So tomorrow is the first time I'll be with my parents since coming out to them. It'll also be my first time home, and seeing my mother, in 4 months, and I'll be there for approximately 10 days. I sent my mother an email, who believed it to be malicious and forwarded it to my dad, who immediately called me to ask if I really sent it. He seems to be at least willing to hear me out and learn. He also said to expect a call from my mother that night. That was Tuesday. She never called. I called and she didn't pick up. It seems she doesn't want to talk to me. This worries me because she's supposed to pick me up at the airport tomorrow night.
There's also the issue of clothing.

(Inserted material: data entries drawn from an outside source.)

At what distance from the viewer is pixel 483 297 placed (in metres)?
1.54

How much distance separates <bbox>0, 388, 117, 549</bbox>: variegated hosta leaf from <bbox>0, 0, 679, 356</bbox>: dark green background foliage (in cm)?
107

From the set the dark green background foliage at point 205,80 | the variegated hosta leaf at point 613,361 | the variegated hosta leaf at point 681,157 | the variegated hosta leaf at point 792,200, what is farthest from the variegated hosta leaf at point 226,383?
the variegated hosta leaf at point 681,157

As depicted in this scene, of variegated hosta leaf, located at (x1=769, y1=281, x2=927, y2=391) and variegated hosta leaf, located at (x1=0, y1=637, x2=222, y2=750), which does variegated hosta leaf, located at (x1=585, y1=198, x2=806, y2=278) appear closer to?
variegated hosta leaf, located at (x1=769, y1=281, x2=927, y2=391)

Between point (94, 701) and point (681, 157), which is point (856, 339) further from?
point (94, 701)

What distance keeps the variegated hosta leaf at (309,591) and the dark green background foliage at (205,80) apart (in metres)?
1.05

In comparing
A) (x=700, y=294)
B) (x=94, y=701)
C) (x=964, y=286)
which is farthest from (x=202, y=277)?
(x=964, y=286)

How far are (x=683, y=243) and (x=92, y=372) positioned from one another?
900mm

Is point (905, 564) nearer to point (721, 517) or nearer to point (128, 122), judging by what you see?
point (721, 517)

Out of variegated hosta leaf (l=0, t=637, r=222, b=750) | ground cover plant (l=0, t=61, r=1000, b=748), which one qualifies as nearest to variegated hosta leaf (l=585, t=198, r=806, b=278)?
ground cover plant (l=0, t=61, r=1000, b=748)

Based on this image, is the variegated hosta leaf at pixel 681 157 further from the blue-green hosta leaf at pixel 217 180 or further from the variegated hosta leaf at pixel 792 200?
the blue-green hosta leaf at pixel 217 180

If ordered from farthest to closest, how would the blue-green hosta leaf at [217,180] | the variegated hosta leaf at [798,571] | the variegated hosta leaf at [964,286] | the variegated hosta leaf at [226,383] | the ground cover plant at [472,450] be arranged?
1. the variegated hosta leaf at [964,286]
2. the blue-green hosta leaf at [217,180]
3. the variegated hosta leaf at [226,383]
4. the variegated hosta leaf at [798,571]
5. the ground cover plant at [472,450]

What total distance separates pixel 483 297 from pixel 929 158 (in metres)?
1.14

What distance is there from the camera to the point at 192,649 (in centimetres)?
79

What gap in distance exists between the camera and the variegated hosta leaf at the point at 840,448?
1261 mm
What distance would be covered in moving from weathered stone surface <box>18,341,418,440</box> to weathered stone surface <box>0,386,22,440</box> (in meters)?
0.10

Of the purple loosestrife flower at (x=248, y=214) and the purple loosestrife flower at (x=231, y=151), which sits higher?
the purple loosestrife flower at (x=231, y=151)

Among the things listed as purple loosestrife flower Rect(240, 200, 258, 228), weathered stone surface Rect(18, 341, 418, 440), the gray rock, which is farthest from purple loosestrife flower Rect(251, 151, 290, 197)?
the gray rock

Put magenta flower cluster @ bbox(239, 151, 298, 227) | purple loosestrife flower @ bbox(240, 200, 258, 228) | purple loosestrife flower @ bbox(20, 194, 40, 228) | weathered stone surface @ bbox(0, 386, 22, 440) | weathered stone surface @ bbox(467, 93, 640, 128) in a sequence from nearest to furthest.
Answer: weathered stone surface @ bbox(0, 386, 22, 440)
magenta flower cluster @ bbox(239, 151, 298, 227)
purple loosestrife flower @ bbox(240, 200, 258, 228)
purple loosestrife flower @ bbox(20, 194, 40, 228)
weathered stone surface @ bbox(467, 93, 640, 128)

I've been living as female nearly 24/7 (save a break because my uncle visited and took me to dinner, that was an hour or so) since Thursday afternoon, and plan on keeping as such until I need to leave to take the bus to the airport. I've been told by my therapy staff (none of which are transgender experts) that they've been wanting me to go to class dressed as female, but to not do so around my parents. I'm a little confused by this. I was planning on getting a second opinion from the gender therapist I was to see, but due to the fact that I woke up at 630, and next thing I knew it was 930, I missed my 9am appointment. Mom earlier stated to bring my dress clothes (which In had no idea why she sent them in the first place, I have nothing to wear them to) home to wear to church, which I am dragged off to on important religious holidays, despite the fact that I abandoned Catholicism over 6 years ago, and they know this, but refuse to accept this. I would really prefer to wear my red dress, but I don't know how that would go over. My birthday is also over break (26th) and since my parents treat it as "my day," usually I'm able to do whatever I want, which includes picking a restaurant to go to dinner for, and for the latter I'd really like to go as myself, but once again, even though it's "my day," I don't know if my parents would allow this. I don't know which, if any female clothes to bring home.
And then there's the issue of friends. I last lived in a very religious area of Florida, the majority anti-LGB, but I never heard anything about T. Lately, after changing my facebook, I've been getting a lot of flak from the more religious friends of mine, and also been getting friend requests from people I don't know, who happen to be friends of these friends. On facebook, I only friend people who are or were (due to a move or something like that) really my friends. I'm losing said real "friends" from Florida by about a dozen now, who have not approved, and "because of [their] religious beliefs, can no longer speak to me," and yet, many of these I don't want to lose as friends, as we've been good to each other for the past four years without conflict, until now.
I'm scared of what could happen, and confused on what to do to cause minimal damage to myself and others. Anyone know anything that could help?